REQUIRED TASK A: Report every line of the records that contains the string "bottom", matching case exactly.

##### READING TEXT

Protect Yourself from Phone Bill Cramming

Smart phone

Both landline and mobile phone users may be the victim of cramming. (Photo by Graeme Paterson, Flickr)

Have you ever received your phone bill and thought, “Whoa! Why is this so high?” If you know that you didn’t call distant relatives in the home country or spend hours on the line with the Hollywood Psychics, you may likely be the victim of cramming. But what does that mean and what do you do about it? Here’s everything you need to know.

Phone Bill Cramming

Simply put, cramming is fraud. It is when companies use your telephone or mobile phone bill like a credit card and charge you for services you did not authorize. The most common charges appear for things like daily horoscopes, ringtones, trivia, love tips, sports scores and celebrity gossip.

You should also look out for charges that aren’t clearly defined, like those for service fees, service charges, memberships, voicemail, calling plans and other fees that seem out of the ordinary. Many of the companies who scam your bill frequently apply a charge of $9.99, which can be easily overlooked.

Some companies are even so bold as to charge you recurring fees every month and provide little or no explanation as to what you are being billed for. Terms to look for would include monthly fees and minimum monthly service fees.

You might think that you’ve never faced this dilemma, but truth be told, this problem is much more common than you might think. According to the Federal Communications Commission, in 2014 and 2015, the FCC worked with other federal organizations and brought a total of $353 million in fines and restitution against the U.S.’s four largest wireless carriers (AT&T, Sprint, T-Mobile and Verizon) for billing customers for third-party services.

Read Your Bill

The best way to know if you’re a victim of phone bill cramming is to read your bill. I know, I know, bills are long and confusing and difficult to read. My average AT&T bill is usually around 24 pages long, so I feel your pain. In fact, I’d venture to say that most people simply pay their bill and never even glance at the charges. But if you don’t read your bill, you’ll never know if you’ve been targeted or not. So just do it!

PC World recommends looking for the aforementioned keywords, but other phrases to keep an eye out for include “member fee,” “subscription,” “activation,” or “calling plan.” If you don’t know what an item means on your bill, call your phone company. Also, know that while $9.99 is a frequently used amount in cramming, charges can also be lower, easy to overlook and add up over time.

Also, when you’re scanning your bill for unauthorized charges, make sure you look at the “miscellaneous” and “third-party” sections of your bill. These are frequent hot spots where crammed amounts accumulate. Here’s an example:

Crammed Phone Bill

Look at this T-Mobile bill. Notice the unauthorized usage charges and the unclear descriptions that indicate fraud. (Photo courtesy Federal Trade Commission)

##########

REQUIRED TASK B:
Answer these questions from the phone bill cramming article:
(i) What charge amount do many cramming companies frequently apply?
(ii) About how many pages long is the writer's average AT&T bill?
(iii) Which two sections of the bill are named as frequent hot spots for crammed amounts?

##### LISTED RECORDS

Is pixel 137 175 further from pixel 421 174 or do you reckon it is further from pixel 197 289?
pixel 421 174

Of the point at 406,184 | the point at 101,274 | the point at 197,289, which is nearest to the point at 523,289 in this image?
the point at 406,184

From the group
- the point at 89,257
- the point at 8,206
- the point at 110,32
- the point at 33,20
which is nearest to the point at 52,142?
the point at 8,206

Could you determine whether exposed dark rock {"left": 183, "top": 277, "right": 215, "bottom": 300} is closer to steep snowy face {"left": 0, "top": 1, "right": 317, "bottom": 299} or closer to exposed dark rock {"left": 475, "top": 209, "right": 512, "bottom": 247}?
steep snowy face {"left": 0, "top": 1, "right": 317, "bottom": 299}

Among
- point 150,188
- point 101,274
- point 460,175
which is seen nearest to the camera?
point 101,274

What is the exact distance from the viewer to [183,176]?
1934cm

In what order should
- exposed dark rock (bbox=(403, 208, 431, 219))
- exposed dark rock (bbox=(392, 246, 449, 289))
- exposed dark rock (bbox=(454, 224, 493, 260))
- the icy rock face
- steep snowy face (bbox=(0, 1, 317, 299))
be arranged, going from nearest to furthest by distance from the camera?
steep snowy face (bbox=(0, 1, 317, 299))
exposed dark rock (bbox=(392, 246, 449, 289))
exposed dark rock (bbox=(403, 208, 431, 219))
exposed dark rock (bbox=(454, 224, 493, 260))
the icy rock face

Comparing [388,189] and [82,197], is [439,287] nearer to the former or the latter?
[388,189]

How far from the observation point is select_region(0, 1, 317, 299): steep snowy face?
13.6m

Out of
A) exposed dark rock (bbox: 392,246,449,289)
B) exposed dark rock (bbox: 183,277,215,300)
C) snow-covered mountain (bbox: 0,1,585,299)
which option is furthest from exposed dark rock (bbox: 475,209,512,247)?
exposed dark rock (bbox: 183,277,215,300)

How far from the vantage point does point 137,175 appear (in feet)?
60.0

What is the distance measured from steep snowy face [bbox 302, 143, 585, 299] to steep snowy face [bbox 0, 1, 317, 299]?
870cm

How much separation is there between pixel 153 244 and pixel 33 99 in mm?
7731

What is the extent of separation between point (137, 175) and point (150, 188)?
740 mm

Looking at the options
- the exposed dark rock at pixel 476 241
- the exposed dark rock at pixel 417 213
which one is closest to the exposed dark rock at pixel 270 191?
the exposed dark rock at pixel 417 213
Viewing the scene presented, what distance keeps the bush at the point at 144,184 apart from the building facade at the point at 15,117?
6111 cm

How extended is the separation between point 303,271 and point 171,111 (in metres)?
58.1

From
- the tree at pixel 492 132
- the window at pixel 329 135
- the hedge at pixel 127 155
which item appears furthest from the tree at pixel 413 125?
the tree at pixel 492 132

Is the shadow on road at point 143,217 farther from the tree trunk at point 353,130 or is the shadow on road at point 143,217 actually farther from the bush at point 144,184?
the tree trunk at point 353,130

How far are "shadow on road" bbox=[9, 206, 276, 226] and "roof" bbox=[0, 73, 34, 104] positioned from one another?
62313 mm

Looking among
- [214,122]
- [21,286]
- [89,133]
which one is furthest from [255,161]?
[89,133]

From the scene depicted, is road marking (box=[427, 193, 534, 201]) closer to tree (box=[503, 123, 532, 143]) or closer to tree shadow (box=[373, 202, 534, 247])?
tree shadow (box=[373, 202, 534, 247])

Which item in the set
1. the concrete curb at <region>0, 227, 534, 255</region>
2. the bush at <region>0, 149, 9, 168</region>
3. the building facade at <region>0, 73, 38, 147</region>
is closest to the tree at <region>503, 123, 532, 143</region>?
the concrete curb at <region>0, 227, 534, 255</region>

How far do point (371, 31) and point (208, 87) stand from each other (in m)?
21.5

##########

WRITTEN SOLUTION A:
Could you determine whether exposed dark rock {"left": 183, "top": 277, "right": 215, "bottom": 300} is closer to steep snowy face {"left": 0, "top": 1, "right": 317, "bottom": 299} or closer to exposed dark rock {"left": 475, "top": 209, "right": 512, "bottom": 247}?
steep snowy face {"left": 0, "top": 1, "right": 317, "bottom": 299}

WRITTEN SOLUTION B:
(i) $9.99
(ii) Around 24 pages
(iii) The "miscellaneous" and "third-party" sections